Dans cette promenade, mon statut de photographe passionné faisait de moi le réceptacle de toutes les attentions. J’avais l’impression que chacun de mes acolytes d’un jour faisait le guet pour repérer les sujets potentiellement ''photogéniques''. L’intention était amicale et fort louable, mais peu productive sur le plan esthétique. En effet, une ''bonne'' photo n’est jamais la reproduction sur papier ou sur écran d’une petite anecdote de vie truculente, drôle ou tendre. Le petit oiseau qui faisait tanguer la branche n’avait strictement aucun intérêt sur le plan visuel. Quant à l’enfant au visage avenant, je n’avais qu’une envie : qu’il sorte de mon cadre car j’espérais y voir arriver un cycliste qui s’intégrerait parfaitement dans la géométrie de ma composition. Et pour parler franchement de la ''fameuse fleur rouge'', elle représentait pour moi le non sujet absolu : elle était là, ni joliment fanée, ni resplendissante de vigueur ; elle stagnait dans un entre-deux parfaitement insignifiant. Dans sa banalité elle essayait d’émerger dans un espace sans charme, sans volume, sans lumière, sans ligne, ni courbes ou autres perspectives. Bref, à moins de vouloir en faire une photo d’identité pour mettre sur une pochette de semis, je ne voyais pas en quoi cette fleur pouvait attirer le regard d’un photographe…

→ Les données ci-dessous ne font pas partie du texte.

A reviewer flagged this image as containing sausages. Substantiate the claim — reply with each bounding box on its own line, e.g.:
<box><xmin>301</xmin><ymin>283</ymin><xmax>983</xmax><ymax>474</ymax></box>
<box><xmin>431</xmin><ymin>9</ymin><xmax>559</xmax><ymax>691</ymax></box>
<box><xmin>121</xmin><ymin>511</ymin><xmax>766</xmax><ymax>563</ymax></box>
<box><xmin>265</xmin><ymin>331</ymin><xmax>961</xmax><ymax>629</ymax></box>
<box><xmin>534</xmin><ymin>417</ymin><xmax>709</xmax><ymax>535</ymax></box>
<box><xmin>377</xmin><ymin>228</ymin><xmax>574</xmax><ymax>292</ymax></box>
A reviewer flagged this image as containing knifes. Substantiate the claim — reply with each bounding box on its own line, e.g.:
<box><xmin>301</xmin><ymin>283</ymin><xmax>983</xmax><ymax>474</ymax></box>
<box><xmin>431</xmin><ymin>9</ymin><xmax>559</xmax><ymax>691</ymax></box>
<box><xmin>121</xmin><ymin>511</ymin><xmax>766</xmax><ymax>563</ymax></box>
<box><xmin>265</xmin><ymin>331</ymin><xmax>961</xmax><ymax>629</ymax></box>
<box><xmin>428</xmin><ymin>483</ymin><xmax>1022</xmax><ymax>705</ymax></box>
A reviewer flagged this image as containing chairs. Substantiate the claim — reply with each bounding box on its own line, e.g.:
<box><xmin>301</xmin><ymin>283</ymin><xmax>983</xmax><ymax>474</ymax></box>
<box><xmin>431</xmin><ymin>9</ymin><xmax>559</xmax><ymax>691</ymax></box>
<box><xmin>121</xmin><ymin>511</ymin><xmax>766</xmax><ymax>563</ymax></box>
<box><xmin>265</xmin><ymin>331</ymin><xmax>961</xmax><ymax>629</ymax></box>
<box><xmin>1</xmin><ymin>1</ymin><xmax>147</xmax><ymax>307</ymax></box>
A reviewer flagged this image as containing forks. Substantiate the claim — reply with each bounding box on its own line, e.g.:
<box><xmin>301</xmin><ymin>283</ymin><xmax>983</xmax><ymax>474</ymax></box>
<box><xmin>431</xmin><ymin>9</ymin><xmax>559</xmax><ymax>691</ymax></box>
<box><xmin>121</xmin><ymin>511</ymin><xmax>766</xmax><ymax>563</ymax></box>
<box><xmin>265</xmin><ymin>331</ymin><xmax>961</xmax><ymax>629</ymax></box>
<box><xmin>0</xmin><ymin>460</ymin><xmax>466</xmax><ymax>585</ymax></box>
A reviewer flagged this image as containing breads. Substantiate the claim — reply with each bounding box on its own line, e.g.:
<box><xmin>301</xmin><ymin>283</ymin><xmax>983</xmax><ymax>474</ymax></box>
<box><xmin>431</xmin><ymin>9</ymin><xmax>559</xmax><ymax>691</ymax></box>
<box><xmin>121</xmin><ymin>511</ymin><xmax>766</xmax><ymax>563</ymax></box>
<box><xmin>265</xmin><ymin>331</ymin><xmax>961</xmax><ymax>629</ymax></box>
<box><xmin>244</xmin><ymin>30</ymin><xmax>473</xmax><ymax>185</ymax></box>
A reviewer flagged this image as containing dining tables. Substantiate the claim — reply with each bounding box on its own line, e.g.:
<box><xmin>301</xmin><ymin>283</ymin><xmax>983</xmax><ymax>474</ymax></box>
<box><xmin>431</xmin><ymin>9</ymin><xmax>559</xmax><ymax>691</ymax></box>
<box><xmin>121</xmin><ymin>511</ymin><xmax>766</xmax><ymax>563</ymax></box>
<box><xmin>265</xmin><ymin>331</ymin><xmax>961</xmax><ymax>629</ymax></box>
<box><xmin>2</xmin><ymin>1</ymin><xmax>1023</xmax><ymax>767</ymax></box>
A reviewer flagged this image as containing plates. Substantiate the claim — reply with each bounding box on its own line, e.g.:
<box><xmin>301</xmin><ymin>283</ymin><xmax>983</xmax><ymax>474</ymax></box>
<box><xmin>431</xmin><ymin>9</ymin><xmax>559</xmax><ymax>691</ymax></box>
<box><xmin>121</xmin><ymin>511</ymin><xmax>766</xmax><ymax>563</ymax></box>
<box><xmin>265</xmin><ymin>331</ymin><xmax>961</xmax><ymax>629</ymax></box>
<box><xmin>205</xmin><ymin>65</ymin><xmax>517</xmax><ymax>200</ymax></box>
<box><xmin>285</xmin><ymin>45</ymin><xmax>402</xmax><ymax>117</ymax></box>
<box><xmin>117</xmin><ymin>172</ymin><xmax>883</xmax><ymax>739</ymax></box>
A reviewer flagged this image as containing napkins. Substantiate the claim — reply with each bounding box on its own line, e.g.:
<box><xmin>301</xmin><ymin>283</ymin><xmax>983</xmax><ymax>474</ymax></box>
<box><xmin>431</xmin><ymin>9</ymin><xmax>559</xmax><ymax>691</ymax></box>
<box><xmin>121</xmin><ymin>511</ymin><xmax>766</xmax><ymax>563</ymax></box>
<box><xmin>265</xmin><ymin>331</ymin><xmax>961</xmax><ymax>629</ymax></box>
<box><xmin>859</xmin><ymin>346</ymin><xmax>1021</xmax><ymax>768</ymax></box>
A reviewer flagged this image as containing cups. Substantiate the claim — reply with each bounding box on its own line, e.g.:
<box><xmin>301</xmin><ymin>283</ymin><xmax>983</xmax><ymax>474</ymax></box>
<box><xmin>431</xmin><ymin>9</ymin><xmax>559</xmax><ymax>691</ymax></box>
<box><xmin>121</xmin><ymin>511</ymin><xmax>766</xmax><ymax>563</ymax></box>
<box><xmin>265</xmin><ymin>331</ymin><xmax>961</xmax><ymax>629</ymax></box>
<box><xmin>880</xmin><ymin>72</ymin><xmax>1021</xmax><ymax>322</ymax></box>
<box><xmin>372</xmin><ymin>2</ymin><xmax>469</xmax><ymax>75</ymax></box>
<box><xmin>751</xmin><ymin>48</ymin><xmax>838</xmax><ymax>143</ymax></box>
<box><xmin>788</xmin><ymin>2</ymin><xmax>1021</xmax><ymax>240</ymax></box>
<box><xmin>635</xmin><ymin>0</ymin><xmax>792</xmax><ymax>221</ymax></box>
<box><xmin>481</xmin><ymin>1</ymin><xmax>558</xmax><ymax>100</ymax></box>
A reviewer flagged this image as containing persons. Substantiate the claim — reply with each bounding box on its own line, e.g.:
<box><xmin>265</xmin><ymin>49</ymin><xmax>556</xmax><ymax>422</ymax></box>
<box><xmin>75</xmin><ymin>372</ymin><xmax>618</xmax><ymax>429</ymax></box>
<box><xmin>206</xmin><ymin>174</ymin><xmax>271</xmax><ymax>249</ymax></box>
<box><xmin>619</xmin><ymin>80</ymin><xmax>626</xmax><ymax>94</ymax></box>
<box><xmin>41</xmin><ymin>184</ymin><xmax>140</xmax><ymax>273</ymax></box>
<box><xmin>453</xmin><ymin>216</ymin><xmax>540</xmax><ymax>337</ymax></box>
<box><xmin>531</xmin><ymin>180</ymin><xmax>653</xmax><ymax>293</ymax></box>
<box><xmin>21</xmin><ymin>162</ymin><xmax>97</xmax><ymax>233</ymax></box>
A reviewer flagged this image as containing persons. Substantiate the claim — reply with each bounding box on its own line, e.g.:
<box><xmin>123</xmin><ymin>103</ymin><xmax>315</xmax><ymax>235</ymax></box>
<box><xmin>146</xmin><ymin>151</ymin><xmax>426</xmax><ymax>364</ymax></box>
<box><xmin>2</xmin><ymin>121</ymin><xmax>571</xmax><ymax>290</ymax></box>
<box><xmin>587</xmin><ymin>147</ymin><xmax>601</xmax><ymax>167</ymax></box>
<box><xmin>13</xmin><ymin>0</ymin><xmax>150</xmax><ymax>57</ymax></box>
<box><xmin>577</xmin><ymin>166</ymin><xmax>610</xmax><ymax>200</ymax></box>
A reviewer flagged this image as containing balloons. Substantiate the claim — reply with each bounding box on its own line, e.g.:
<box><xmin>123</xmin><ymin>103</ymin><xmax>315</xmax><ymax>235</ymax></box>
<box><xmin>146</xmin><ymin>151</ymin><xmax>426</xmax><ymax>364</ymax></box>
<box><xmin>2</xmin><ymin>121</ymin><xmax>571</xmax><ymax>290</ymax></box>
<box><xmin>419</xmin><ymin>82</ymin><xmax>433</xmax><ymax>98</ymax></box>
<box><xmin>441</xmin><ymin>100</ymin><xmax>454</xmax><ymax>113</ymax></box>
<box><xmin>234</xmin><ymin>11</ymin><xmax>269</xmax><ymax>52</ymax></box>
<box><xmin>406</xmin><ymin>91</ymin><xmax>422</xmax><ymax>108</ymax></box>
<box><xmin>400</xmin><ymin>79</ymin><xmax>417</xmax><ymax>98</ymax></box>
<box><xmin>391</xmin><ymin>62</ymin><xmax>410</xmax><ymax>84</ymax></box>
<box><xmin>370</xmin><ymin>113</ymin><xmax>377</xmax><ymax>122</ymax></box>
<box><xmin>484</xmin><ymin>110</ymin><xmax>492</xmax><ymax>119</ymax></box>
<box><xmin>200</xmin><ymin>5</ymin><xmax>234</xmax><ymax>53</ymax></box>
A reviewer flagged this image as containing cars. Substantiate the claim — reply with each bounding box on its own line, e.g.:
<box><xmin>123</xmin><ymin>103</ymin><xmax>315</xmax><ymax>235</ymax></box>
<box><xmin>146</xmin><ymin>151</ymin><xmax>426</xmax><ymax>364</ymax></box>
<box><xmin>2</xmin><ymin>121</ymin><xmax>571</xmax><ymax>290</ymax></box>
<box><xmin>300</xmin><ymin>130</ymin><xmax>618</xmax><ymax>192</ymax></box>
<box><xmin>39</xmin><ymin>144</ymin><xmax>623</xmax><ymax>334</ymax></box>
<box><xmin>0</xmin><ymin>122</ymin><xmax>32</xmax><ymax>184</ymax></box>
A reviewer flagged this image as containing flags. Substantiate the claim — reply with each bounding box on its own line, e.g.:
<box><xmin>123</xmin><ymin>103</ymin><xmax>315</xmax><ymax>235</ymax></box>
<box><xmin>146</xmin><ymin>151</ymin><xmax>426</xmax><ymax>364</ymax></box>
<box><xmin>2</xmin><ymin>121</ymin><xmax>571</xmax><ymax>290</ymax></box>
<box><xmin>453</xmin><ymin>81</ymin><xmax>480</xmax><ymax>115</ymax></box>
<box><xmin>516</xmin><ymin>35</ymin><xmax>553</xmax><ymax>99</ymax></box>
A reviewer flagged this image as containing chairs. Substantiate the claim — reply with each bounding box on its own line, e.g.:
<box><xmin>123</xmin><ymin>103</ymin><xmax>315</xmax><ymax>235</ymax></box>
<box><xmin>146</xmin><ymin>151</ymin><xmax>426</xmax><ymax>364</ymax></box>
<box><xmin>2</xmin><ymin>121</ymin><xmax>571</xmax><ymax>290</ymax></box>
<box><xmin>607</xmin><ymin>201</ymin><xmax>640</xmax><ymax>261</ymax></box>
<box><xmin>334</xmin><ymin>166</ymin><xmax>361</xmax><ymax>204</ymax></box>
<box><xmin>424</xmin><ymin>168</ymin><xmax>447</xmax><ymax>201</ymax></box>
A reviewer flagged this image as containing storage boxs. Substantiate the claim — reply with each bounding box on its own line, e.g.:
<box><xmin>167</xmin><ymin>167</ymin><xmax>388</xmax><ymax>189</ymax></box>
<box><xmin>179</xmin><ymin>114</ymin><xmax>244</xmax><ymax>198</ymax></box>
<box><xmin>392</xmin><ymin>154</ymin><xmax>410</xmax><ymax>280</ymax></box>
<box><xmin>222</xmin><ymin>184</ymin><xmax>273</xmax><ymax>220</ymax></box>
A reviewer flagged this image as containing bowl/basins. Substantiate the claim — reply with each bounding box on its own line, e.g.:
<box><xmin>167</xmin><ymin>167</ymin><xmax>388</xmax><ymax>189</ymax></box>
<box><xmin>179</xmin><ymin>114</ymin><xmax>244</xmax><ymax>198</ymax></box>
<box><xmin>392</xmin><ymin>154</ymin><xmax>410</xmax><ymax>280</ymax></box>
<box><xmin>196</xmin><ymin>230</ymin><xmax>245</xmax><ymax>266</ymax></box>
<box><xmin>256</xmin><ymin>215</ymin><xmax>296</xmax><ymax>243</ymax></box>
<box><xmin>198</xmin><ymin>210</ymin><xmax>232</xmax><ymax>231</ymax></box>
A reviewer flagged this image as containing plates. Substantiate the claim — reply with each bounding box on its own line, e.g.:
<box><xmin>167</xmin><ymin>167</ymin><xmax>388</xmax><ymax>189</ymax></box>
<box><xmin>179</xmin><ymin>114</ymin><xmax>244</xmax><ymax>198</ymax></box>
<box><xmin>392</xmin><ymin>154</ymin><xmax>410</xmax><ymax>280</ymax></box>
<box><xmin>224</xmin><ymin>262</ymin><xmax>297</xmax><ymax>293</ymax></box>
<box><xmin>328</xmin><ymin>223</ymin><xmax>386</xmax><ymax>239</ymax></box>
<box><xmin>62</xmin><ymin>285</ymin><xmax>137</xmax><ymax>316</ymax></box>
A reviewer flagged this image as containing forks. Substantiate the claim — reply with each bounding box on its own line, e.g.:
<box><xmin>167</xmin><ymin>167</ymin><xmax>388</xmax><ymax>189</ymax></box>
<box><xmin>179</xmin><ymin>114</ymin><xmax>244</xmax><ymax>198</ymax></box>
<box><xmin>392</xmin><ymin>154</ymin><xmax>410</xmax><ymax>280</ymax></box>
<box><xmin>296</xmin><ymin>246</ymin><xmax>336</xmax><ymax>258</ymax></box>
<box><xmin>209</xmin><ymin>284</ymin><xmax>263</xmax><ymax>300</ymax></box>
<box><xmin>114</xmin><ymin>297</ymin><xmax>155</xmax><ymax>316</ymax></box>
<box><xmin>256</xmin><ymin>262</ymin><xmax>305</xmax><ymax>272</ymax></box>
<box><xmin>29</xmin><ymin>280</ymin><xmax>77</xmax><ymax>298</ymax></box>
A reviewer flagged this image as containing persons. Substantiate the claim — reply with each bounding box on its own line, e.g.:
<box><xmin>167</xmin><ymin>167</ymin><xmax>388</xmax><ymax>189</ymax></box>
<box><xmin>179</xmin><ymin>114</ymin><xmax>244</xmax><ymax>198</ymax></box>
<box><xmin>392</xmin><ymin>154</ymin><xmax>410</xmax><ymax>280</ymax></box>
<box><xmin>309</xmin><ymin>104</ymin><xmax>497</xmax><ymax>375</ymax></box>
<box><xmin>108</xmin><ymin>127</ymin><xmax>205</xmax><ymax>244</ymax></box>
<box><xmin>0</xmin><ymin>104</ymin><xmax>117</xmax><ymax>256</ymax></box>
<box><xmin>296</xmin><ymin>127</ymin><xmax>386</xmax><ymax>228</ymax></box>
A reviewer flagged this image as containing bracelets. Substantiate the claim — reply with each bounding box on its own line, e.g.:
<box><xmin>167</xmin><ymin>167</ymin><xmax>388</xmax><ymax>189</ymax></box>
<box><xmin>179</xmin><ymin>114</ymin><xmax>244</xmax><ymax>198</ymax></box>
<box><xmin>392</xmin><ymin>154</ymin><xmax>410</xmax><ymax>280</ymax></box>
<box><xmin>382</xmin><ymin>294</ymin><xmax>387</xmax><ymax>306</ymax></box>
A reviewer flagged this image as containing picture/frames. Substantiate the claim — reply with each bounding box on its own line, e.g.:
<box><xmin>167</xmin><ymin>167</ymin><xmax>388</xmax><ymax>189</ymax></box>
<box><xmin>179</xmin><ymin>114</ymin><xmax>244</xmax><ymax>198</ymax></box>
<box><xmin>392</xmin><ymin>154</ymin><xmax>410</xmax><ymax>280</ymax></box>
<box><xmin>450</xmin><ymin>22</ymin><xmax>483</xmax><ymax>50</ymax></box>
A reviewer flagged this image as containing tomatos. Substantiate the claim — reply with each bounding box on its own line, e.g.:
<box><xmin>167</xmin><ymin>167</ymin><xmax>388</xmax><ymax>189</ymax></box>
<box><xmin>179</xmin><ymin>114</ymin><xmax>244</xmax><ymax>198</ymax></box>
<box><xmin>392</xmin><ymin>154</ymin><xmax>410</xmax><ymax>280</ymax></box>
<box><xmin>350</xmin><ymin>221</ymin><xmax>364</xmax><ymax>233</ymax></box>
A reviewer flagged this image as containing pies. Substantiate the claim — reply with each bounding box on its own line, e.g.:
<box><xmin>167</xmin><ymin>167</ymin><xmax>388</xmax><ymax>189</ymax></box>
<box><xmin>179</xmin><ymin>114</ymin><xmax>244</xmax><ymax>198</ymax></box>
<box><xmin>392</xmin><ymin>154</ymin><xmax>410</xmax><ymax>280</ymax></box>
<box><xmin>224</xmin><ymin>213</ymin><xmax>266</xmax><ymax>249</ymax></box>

En prenant ces exemples, je ne cherche pas à établir une hiérarchie de sujets photographiques, ni à définir ce qui est un ''bon'' ou ''mauvais'' sujet. Dans le cadre d’un album familial la photo de l’oiseau, du gamin et de la rose auraient sans doute plus de succès que certaines de mes photos (notamment les vues floues et sombres…). Là n’est pas la question. Les photos souvenirs ne sont souvent qu’un support pour raconter des anecdotes et faire revivre des instants passés. C’est là une des fonctions de base de la photographie et je la respecte tout à fait. Non ce qui m’étonne toujours c’est qu’un public parfaitement néophyte dans un art puisse en toute bonne foi émettre des choix esthétiques définitifs et penser qu’une ''bonne'' photographie n’est que la reproduction mécanique d’une belle ''chose'' ou d’un ''bon'' moment.
Comme toute approche esthétique, la photo nécessite un certain recul, une dose de culture, une touche de talent, une part de technique, un zeste d’expérience et une volonté de subjectivité.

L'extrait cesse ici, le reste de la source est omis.